## [TASK TO CARRY OUT]
Pictures aside, repeat every record below exactly.

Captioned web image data
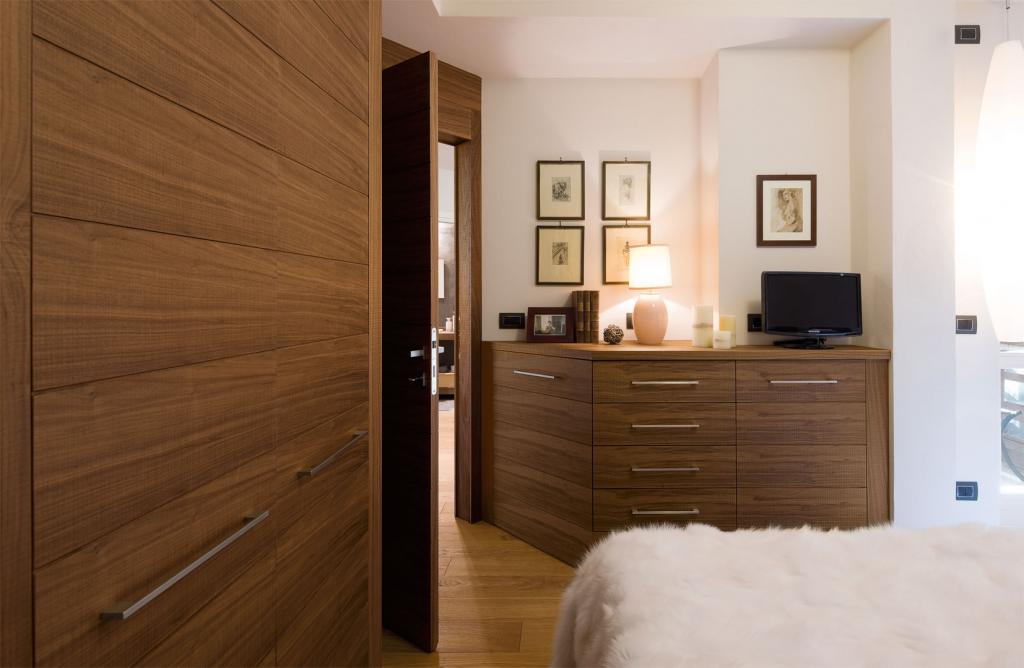 Canaletto walnut contemporary style bedroom area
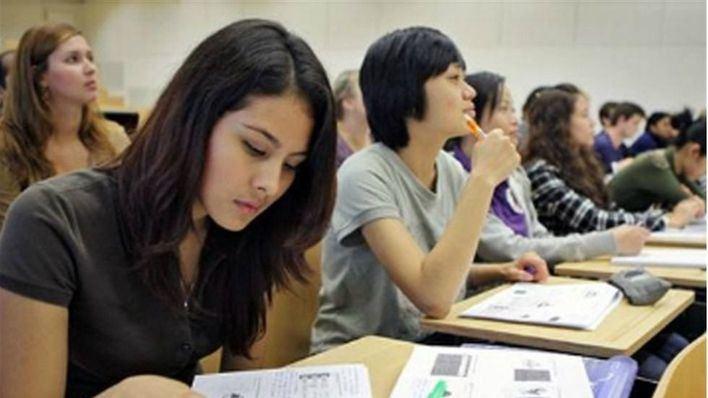 Directores de centros educativos piden revertir los recortes de asignaciones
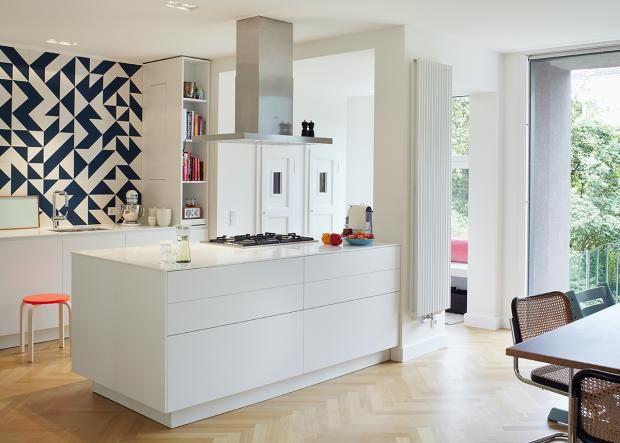 Modernisiertes Reihenhaus : Küche als Raum im Raum | Architecture ...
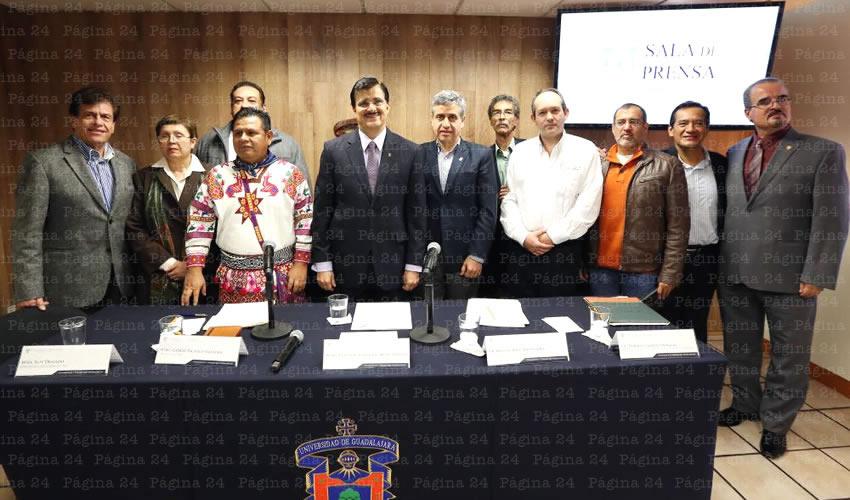 Gana zapoteco el Premio de Literatura Indígena de América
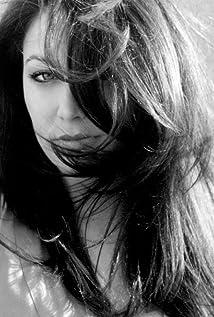Danielle Baker Picture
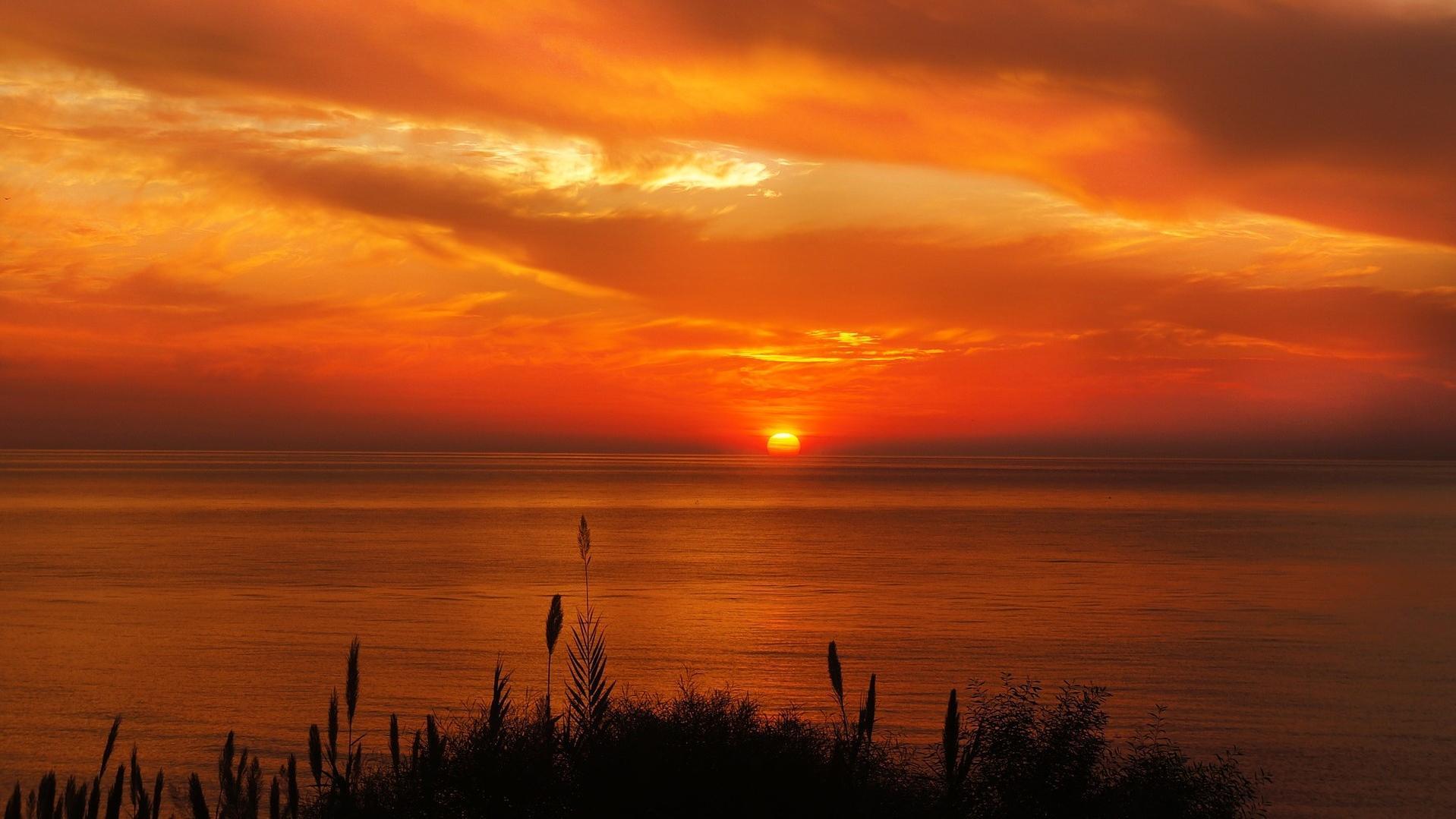 Auch wenn der Sonnenverlauf auf der Südhalbkugel anders ist, die Sonne geht auf der ganzen Welt im Westen unter.
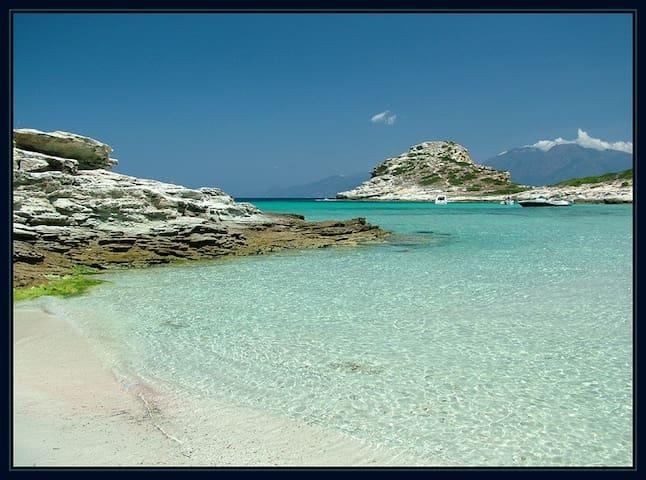Petite maison en Corse, lotissement familial - Poggio-d'Oletta - Hus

## [ANSWER FOR THIS EXERCISE]
 Canaletto walnut contemporary style bedroom area
 Directores de centros educativos piden revertir los recortes de asignaciones
 Modernisiertes Reihenhaus : Küche als Raum im Raum | Architecture ...
 Gana zapoteco el Premio de Literatura Indígena de América
Danielle Baker Picture
 Auch wenn der Sonnenverlauf auf der Südhalbkugel anders ist, die Sonne geht auf der ganzen Welt im Westen unter.
Petite maison en Corse, lotissement familial - Poggio-d'Oletta - Hus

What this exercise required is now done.